Water quality parameters, including resistance, conductivity, salinity, oxygen partial pressure (OPP), dissolved oxygen (DO), potential value, pH, temperature (TEMP), chemical oxygen demand (COD), biochemical oxygen demand (BOD), permanganate index, ammonia nitrogen, total phosphorus, total nitrogen, turbidity, total suspended solids (TSS), total dissolved solids (TDS), and suspended solids (SS), were measured using handheld portable devices Hach DR 900 Series (America) and Lachat Quikchem QC8500 Automated Ion Analyser (LACHAT Instruments, USA). Samples were transported to the laboratory at 4 °C within 24 h of collection for further analysis. Chemical oxygen demand (COD) was determined using the potassium dichromate (K₂Cr₂O₇) method. Water quality parameters were continuously monitored at all sites throughout the study period to analyze their spatial-temporal distribution and assess overall water quality. Values below the detection limit were recorded as “below detection limit” (BDL), and non-detect (ND) data points were treated as zero for statistical analysis.
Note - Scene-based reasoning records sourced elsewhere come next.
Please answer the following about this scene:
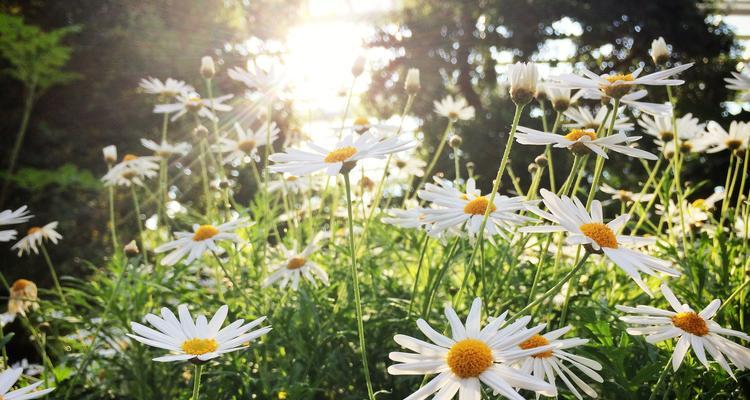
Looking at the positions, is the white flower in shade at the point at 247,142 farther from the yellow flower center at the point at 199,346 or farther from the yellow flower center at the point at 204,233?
→ the yellow flower center at the point at 199,346

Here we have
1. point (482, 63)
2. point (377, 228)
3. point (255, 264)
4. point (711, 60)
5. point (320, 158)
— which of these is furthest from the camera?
point (482, 63)

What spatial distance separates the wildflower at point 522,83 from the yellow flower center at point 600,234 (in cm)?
17

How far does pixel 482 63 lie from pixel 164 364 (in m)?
8.06

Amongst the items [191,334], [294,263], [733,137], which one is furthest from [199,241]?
[733,137]

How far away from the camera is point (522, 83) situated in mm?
721

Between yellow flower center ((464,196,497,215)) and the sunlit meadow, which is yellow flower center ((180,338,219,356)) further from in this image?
yellow flower center ((464,196,497,215))

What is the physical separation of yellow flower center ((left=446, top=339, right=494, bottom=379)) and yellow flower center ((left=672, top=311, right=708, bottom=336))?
0.30 metres

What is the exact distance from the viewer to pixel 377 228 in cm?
143

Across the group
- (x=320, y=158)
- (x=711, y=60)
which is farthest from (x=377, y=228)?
(x=711, y=60)

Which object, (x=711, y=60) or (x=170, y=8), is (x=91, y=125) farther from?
(x=711, y=60)

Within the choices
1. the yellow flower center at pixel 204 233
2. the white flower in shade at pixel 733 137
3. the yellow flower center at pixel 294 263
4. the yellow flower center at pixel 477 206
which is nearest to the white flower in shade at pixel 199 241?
the yellow flower center at pixel 204 233

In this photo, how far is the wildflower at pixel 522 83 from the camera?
0.72 metres

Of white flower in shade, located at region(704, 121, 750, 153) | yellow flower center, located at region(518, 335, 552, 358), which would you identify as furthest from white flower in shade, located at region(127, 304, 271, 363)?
white flower in shade, located at region(704, 121, 750, 153)

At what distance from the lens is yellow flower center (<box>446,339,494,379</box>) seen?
0.53 meters
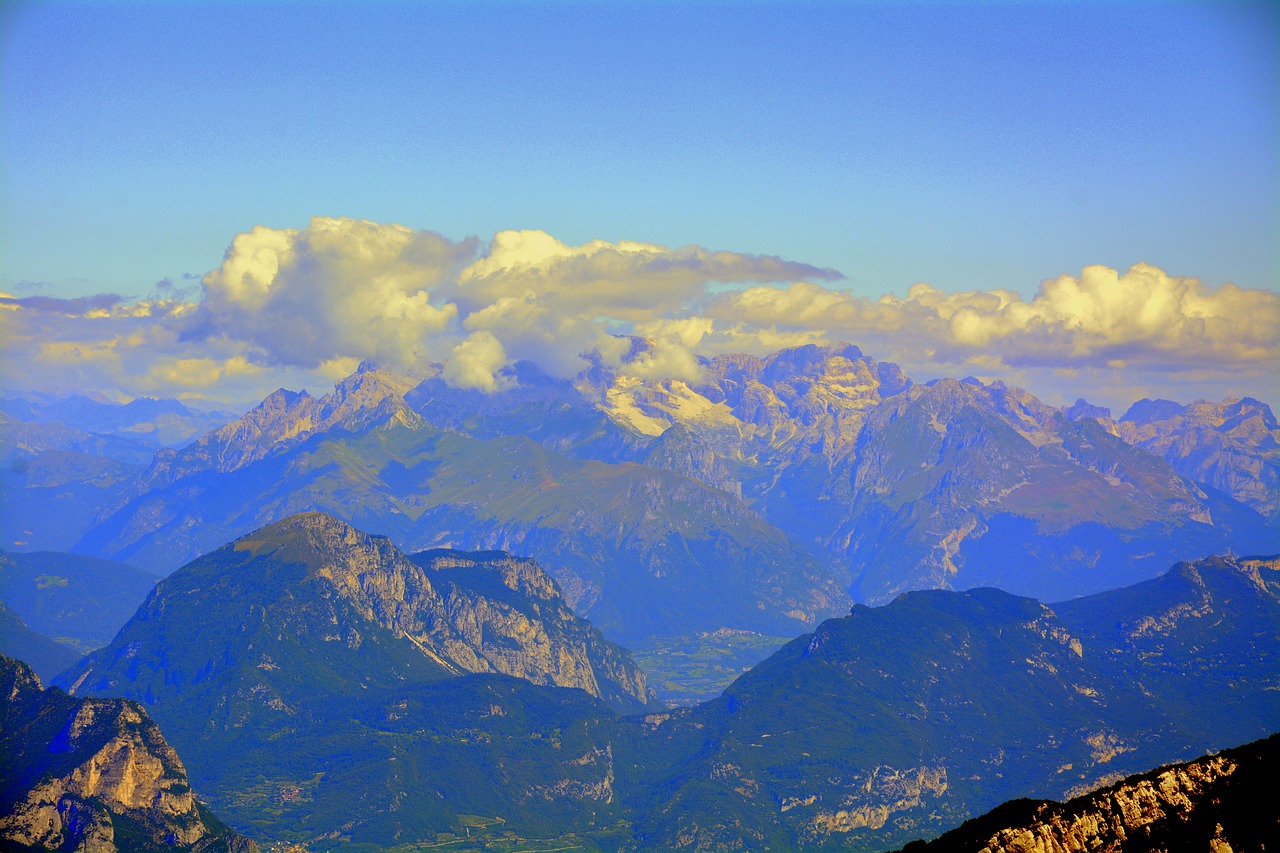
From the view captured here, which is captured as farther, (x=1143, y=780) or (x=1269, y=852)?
(x=1143, y=780)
An assessment of study sites was conducted based on proximal land-use information obtained from Geographic Science Information Center of Chinese Academy of Sciences. A promotable analysis of each site was performed as factors influencing fecal contamination sources and levels differ from land use characterization. Precipitation data within 1 and 7 days were downloaded from the National Meteorological Scientific Data (China Meteorological Administration land surface data assimilation system, cldas-v2.0) and applied to all sites (which are between 20 and 50 km from the weather station). The total precipitation amount (mm) during the 24 h preceding sample collection was calculated based on hourly rainfall. Two or more millimeters of rainfall at the time of sample collection was classified as “wet” weather, between 0 and 2 mm as “damp” weather, no precipitation was categorized as “dry” weather. Additionally, land use parameters were also estimated for each individual site and correlation between the MST markers and land use variables was calculated. Average human population for each site was obtained from LandScan Global. The percentage of developed or undeveloped land was obtained from Google Earth Engine (ClLC dataset).

Statistical analyses

All statistical analyses were performed on R. Targeted marker copy numbers per 100 mL of water were calculated for all samples based on standard curves. Raw data from each assay were log-transformed (log10) prior to statistical analysis to elucidate the levels of bacterial indicators of fecal contamination, including Microbial Source Tracking (MST) markers and Fecal Indicator Bacteria (FIB), across five watersheds. Geometric means of the log-transformed technical replicates were used as response variables in all analyses. The nonparametric Wilcoxon signed-rank test was employed to assess whether differences in marker concentrations across sampling sites were statistically significant. The correlation between rainfall in the previous 1 and 7 days and the concentrations of general and host-associated markers at all sites was analyzed using Spearman’s rank correlation in Microsoft Excel. Correlation strength was interpreted using an established scale for biological statistics (McDonald, 2009). Spearman’s rank correlation coefficients (r) between marker concentrations and water quality parameters were also computed. For comparison, the coefficients were characterized using a previously published scale (Stachler et al.): 0.2–0.39 (weak correlation), 0.4–0.59 (moderate correlation), 0.6–0.79 (strong correlation), and 0.8–1.0 (very strong correlation). Differences and correlations were considered statistically significant if p < 0.05.